PASSAGE:
##########
German composer (1919–2012)

Heinz Wunderlich (25 April 1919 – 10 March 2012) was a German organist, academic, and composer. He was known for playing the organ works of Max Reger. He studied in Leipzig with Karl Straube, a friend of Reger. Wunderlich worked as both a church musician and academic in Halle until 1957 when he fled to West Germany and became a church musician and academic in Hamburg. He toured internationally and attracted students from many countries to study with him in Hamburg. After retiring from teaching, he went on to more compositions.

== Career ==
Born in Leipzig, Wunderlich studied at the Musikhochschule there, with Karl Straube who was a friend of Reger and premiered many of his organ works. He was in Halle the Kirchenmusikdirektor (KMD, director of church music) at the church St. Moritz and lecturer of organ at both the Evangelische Hochschule für Kirchenmusik Halle, an academy of Protestant church music, and at the Staatliche Hochschule für Musik, a state academy of music, from 1943 to 1957. He was known as an organ virtuoso. In 1950, he played all the organ works by Johann Sebastian Bach in a Bach-Marathon of 21 concerts.

After he fled to West Germany in 1958, Wunderlich was KMD at the Hauptkirche Sankt Jacobi (Main church of St. James) in Hamburg, where he took care of the Arp Schnitger organ which Bach had once admired when he applied for the same position. Wunderlich held the post until 1982. He was professor of organ playing and improvisation at the Musikhochschule Hamburg from 1959 to 1989.

Wunderlich toured internationally as a concert organist. His performance of Bach's Toccata and Fugue in D minor was reviewed by Stanley Sadie as "a performance of which Stokowski would not have been ashamed". Students from Europe, the US, and Japan came to Hamburg to study with him. After he retired, he turned more to composition. Wunderlich was also member of the Protestant St. Michael's Fraternity of the Berneuchen Movement.
##########
TASK DIRECTIONS:
Name every city that appears in the passage about Heinz Wunderlich.

DATASET CONTENT:
##########
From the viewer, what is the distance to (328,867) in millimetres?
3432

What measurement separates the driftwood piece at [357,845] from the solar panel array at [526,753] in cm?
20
##########
SOLUTION TO THIS PROBLEM:
Leipzig, Halle, Hamburg